Egyptian-born Al-Zawahri, Osama bin Laden's deputy, criticized the West for
supplying Israel with weapons,and called on the Muslim world "to rush with
everything at its disposal to the aid of its Muslim brothers in Lebanon and
Gaza."

He sharply criticized Egypt, Jordan and Saudi Arabia, accusing them of
siding with Israel in the fighting in Lebanon.

Egypt has willingly "abandoned its commitment to aid any Arab country
against an Israeli aggression," he said. "The collusion of Egypt, Saudi
Arabia and Jordan is very clear."

The series of videos released over a 24-hour period highlighted the strength
of al-Qaida's propaganda campaign _ though its capability to order attacks
around the world is unclear.

The documentary-style video released late Sunday, titled "Knowledge is For
Acting Upon: The Manhattan Raid" _ was unusually long and sophisticated in
its production quality compared to previous al-Qaida videos.

It showed bin Laden meeting colleagues in the mountain camp, as an
unidentified narrator says, "Planning for Sept. 11 did not take place behind
computer monitors or radar screens, nor inside military command and control
centers."

Instead, it "was surrounded with divine protection in an atmosphere brimming
with brotherliness ... and love for sacrificing life," said the narrator.
The video, which had English subtitles, also showed video clips of U.S. Vice
President Dick Cheney defending his old job at the oil company Halliburton,
and U.S. President George W. Bush at his inauguration. Other scenes show
training at the camp, with masked militants doing martial arts kicks and
practicing hiding and pulling out fold-out knives.

It included the last testament of two of the Sept. 11 hijackers, Wail
al-Shehri and Hamza al-Ghamdi, and showed bin Laden strolling in the camp,
greeting followers. Al-Shehri was on American Airlines Flight 11, which was
the first to hit the World Trade Center.
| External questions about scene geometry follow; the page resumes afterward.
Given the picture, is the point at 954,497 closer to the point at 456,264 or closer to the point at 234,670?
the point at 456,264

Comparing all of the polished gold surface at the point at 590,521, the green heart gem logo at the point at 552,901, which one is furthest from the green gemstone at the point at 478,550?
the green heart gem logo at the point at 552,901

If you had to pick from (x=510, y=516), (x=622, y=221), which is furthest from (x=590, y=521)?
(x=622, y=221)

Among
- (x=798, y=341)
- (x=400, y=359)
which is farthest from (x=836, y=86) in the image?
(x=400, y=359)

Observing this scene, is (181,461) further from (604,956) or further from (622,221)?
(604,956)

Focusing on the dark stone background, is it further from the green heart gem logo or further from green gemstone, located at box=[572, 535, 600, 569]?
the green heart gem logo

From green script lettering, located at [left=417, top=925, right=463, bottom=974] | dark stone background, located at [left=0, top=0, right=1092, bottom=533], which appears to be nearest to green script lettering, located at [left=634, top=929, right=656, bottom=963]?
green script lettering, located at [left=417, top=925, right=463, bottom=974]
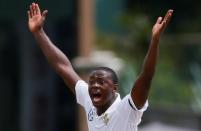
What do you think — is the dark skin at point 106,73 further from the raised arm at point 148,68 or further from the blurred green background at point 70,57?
the blurred green background at point 70,57

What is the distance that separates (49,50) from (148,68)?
1433 millimetres

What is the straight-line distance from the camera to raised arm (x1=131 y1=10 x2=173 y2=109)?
804cm

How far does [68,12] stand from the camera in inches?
738

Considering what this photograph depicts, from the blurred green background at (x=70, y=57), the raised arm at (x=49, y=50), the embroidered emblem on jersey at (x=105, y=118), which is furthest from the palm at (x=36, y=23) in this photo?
the blurred green background at (x=70, y=57)

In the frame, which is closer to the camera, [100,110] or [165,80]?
[100,110]

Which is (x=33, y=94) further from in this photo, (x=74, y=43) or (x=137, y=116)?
(x=137, y=116)

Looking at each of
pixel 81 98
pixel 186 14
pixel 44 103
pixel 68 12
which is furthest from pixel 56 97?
pixel 81 98

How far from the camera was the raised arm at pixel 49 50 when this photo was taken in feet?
30.0

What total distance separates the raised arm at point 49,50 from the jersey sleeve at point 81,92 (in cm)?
12

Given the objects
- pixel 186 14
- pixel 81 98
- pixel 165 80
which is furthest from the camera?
pixel 186 14

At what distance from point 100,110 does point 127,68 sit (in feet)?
32.5

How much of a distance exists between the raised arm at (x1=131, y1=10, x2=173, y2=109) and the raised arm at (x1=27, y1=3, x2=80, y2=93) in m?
1.08

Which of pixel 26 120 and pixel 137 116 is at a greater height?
pixel 137 116

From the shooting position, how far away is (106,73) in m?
8.43
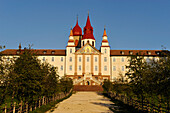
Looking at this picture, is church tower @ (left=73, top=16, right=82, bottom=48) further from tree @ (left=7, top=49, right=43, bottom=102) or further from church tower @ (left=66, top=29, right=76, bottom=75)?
tree @ (left=7, top=49, right=43, bottom=102)

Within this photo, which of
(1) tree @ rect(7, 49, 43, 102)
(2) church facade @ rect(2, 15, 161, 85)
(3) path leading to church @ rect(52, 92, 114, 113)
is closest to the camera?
(1) tree @ rect(7, 49, 43, 102)

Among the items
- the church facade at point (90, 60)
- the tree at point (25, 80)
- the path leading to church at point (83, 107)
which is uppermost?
the church facade at point (90, 60)

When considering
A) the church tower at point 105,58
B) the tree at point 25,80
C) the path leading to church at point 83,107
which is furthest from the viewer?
the church tower at point 105,58

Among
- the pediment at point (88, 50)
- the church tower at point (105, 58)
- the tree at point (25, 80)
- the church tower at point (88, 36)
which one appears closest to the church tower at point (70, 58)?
the pediment at point (88, 50)

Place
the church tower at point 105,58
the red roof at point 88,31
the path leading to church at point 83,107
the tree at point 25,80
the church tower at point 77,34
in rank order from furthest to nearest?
the church tower at point 77,34 < the red roof at point 88,31 < the church tower at point 105,58 < the path leading to church at point 83,107 < the tree at point 25,80

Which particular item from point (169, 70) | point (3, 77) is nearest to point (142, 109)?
point (169, 70)

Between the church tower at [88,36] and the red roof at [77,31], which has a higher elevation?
the red roof at [77,31]

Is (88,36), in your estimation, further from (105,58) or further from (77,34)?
(105,58)

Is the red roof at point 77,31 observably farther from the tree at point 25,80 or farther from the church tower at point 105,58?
the tree at point 25,80

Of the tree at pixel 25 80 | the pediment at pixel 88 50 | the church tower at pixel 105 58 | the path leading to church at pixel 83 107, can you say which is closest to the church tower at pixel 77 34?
the pediment at pixel 88 50

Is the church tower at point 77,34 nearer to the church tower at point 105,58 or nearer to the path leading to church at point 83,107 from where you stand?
the church tower at point 105,58

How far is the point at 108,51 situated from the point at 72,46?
1209cm

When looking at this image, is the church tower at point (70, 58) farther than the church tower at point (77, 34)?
No

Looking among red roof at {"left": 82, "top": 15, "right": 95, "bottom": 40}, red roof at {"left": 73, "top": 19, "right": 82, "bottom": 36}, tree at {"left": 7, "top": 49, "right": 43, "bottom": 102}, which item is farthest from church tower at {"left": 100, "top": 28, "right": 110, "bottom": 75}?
tree at {"left": 7, "top": 49, "right": 43, "bottom": 102}
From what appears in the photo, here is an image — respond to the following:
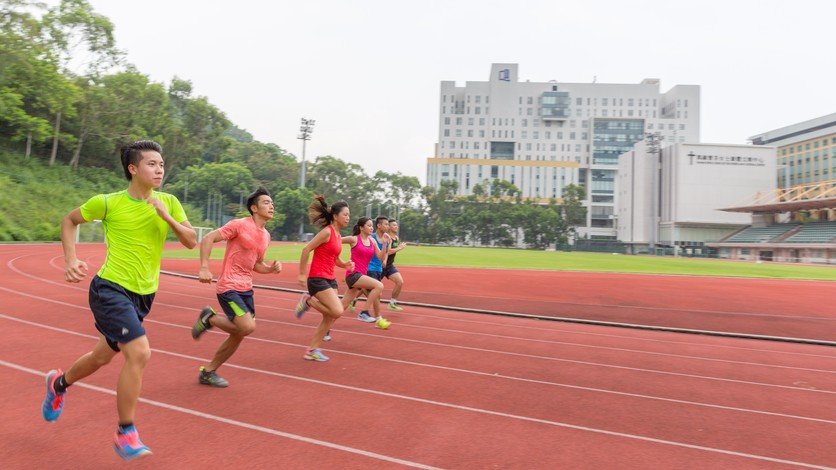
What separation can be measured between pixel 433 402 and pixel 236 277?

Al-Ghamdi was on United Airlines
Flight 175, which hit the second tower.

"Among the devout group which responded to the order of Allah and order of
his messenger were the heroes of Sept. 11, who wrote with the ink of their
blood the greatest pages of modern history," the narrator said, referring to
the hijackers who flew planes into the Pentagon and World Trade Center.

In the footage, Bin Laden wore a dark robe and white headdress, and was
shown sitting alongside his former lieutenant Mohammed Atef and Ramzi
Binalshibh, another suspected planner of the Sept. 11 attacks.

Atef, also known as Abu Hafs al-Masri, was killed by a U.S. airstrike on
Afghanistan in 2001. Binalshibh was captured four years ago in Pakistan and
is currently in U.S. custody, and last week Bush announced plans to put him
on military trial.

The video showed events up to 10 years before the Sept. 11 attacks _ U.S.
troops in Saudi Arabia during the 1991 Gulf War and bin Laden preaching to
followers after the 1998 attacks on U.S. embassies in Kenya and Sudan. It
also showed events afterward including a man in an orange jumpsuit at the
U.S. prison in Guantanamo Bay, Cuba.

It was unclear when the tape was made, or how soon before the Sept. 11
attacks the footage of bin Laden was recorded.